**Source text:**
* * * * * * *

Single by Kandi

from the album Hey Kandi...
- B-side: "Can't Come Back"; "What I'm Gon' Do to You";
- Released: July 11, 2000
- Studio: Triangle Sound (Atlanta, Georgia)
- Genre: R&B; Atlanta bass;
- Length: 4:03 (album version); 3:51 (radio edit);
- Label: Columbia
- Songwriters: Kevin "She'kspere" Briggs; Kandi Burruss; Katrina Willis; Bernard Edwards, Jr.;
- Producers: Kevin "She'kspere" Briggs; Kandi;

Kandi singles chronology
| "4, 5, 6" (1999) | "Don't Think I'm Not" (2000) | "Cheatin' on Me" (2001) |

Music video
- "Don't Think I'm Not" on YouTube

= Don't Think I'm Not =

2000 single by Kandi Burruss

"Don't Think I'm Not" is a song by American R&B singer Kandi from her debut album, Hey Kandi... (2000). Kandi co-wrote the song with Kevin "She'kspere" Briggs, Katrina Willis, and Bernard Edwards Jr. and produced it alongside Briggs. Released as Kandi's debut solo single on July 11, 2000, "Don't Think I'm Not" reached number 24 on the US Billboard Hot 100 and number 32 on the Billboard Hot R&B/Hip-Hop Singles & Tracks chart. Outside the US, the song reached the top 20 in Australia, the Netherlands, New Zealand, and the United Kingdom.

==Chart performance==
"Don't Think I'm Not" debuted at number 66 on the Billboard Hot 100 the week ending August 5, 2000. The single then peaked at number 24, the week ending October 7, 2000. The single made its final chart appearance on the week ending January 13, 2001, at number 41.

==Music video==
Kandi released a video for "Don't Think I'm Not" in 2000, directed by Bille Woodruff. Kandi filmed the video with a broken right leg after it was crushed between two cars shortly before filming began.

* * * * * * *

**Information supplied:**
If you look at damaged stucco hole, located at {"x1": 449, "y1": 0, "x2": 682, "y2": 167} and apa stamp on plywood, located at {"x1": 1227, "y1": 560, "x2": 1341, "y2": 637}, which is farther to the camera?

* * * * * * *

**Challenges:**
(a) In the song article, rewrite the passage from "from the album" to "Sound (Atlanta, Georgia)" and replace "Released" with "Issued".
(b) Using the article on "Don't Think I'm Not", decide whether each statement agrees with it. Answer yes or no, and quote the deciding words.
(i) Bille Woodruff directed the music video.
(ii) The single peaked at number 24 on the Billboard Hot R&B/Hip-Hop Singles & Tracks chart.
(iii) The song entered the Billboard Hot 100 in August 2000.
(c) Write the next part of the article on the song "Don't Think I'm Not", continuing from its last sentence.

**The replies:**
(a)
from the album Hey Kandi...
- B-side: "Can't Come Back"; "What I'm Gon' Do to You";
- Issued: July 11, 2000
- Studio: Triangle Sound (Atlanta, Georgia)

(b)
(i) Yes: "directed by Bille Woodruff"
(ii) No: "number 32 on the Billboard Hot R&B/Hip-Hop Singles & Tracks chart"
(iii) Yes: "debuted at number 66 on the Billboard Hot 100 the week ending August 5, 2000"

(c)
==Track listings==
- US and Canadian maxi-CD single
1. "Don't Think I'm Not" (radio edit) – 3:50
2. "Don't Think I'm Not" (LP version) – 4:04
3. "Don't Think I'm Not" (hip hop remix) – 4:27
4. "Don't Think I'm Not" (Ear Kandi Remix) – 4:02
5. "Don't Think I'm Not" (LP instrumental) – 4:04

- US 12-inch single
A1. "Don't Think I'm Not" (radio edit) – 3:50
A2. "Don't Think I'm Not" (LP version) – 4:04
A3. "Don't Think I'm Not" (hip hop remix) – 4:27
B1. "Don't Think I'm Not" (Ear Kandi Remix) – 4:02
B2. "Don't Think I'm Not" (LP instrumental) – 4:04
B3. "Don't Think I'm Not" (LP a cappella) – 3:24

- UK CD single
1. "Don't Think I'm Not" (radio edit) – 3:50
2. "Don't Think I'm Not" (hip hop remix) – 4:27
3. "Don't Think I'm Not" (Soul Instep mix) – 4:57
4. "Don't Think I'm Not" (Maurice's radio mix) – 3:53

- UK cassette single
5. "Don't Think I'm Not" (radio edit) – 3:50
6. "Don't Think I'm Not" (Maurice's Remixing mix) – 7:53
7. "Don't Think I'm Not" (Digital Black & Groove club mix) – 7:14

- European CD single
8. "Don't Think I'm Not" (LP version) – 4:04
9. "Can't Come Back" (LP version) – 4:03

- European maxi-CD single
10. "Don't Think I'm Not" (LP version) – 4:04
11. "Can't Come Back" (LP version) – 4:03
12. "Don't Think I'm Not" (radio edit) – 3:50
13. "Don't Think I'm Not" (Ear Kandi remix) – 4:02

- Australian CD single
14. "Don't Think I'm Not" (radio edit) – 3:50
15. "Don't Think I'm Not" (LP version) – 4:04
16. "Don't Think I'm Not" (hip hop remix) – 4:27
17. "Don't Think I'm Not" (Ear Kandi remix) – 4:02
18. "What I'm Gon' Do to You" (LP version) – 3:50

==Credits and personnel==
Credits are lifted from the US maxi-CD single liner notes.

Studios
- Recorded at Triangle Sound Studios (Atlanta, Georgia)
- Mixed at Larrabee North (North Hollywood, California)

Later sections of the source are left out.